#### What is expected
Copy out each line below that contains the word "bounding".

#### Data for this task
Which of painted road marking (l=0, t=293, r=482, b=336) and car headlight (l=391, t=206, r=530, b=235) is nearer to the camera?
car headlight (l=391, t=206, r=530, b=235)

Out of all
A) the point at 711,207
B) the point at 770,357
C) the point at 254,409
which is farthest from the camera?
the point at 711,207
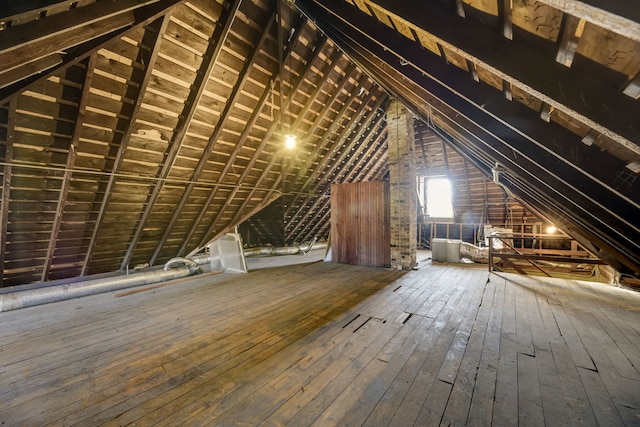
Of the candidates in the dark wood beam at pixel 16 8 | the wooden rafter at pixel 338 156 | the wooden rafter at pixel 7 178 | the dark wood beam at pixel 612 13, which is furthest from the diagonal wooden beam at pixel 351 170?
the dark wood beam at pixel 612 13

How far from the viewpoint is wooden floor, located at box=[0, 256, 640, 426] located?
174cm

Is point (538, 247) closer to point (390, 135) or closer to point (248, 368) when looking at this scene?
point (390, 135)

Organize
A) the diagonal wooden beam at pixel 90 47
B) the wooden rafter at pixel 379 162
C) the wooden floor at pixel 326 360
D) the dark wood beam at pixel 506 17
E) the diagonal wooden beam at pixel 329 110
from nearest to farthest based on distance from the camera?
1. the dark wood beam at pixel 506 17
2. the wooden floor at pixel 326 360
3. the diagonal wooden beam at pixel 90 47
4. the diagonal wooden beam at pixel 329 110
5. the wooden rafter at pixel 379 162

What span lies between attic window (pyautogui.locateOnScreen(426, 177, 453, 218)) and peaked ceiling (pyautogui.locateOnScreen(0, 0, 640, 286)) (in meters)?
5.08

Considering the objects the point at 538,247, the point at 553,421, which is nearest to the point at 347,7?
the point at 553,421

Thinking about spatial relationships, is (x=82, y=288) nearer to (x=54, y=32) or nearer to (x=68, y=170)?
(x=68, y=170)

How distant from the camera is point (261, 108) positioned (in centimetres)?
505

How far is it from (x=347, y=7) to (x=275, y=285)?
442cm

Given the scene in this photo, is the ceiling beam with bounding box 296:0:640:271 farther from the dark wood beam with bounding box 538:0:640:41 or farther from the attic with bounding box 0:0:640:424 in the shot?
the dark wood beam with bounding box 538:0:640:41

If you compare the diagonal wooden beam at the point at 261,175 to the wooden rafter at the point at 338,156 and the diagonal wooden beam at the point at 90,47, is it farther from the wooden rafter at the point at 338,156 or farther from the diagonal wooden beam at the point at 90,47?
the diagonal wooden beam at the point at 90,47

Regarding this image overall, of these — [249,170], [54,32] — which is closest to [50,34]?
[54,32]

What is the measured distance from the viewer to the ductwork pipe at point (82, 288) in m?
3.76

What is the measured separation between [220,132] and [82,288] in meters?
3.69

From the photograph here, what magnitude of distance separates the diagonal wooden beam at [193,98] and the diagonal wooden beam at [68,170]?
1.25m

* * *

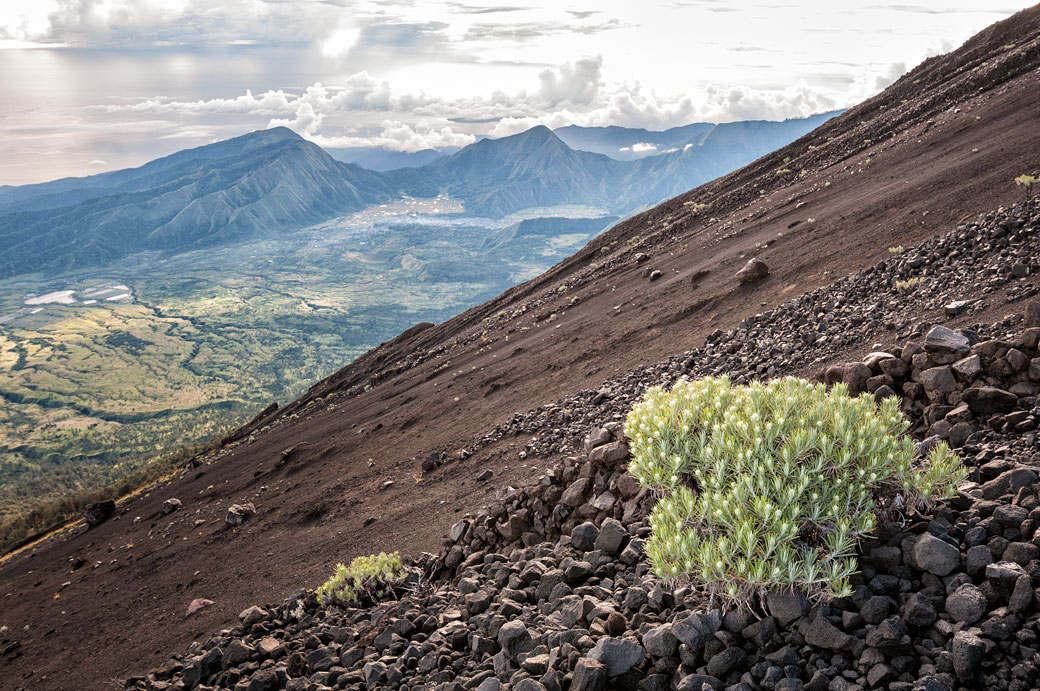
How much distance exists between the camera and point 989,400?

#### Full solution
Given the scene in this photo, is the ceiling beam with bounding box 296:0:640:271 farther from the dark wood beam with bounding box 538:0:640:41 or farther from the attic with bounding box 0:0:640:424 in the shot?
the dark wood beam with bounding box 538:0:640:41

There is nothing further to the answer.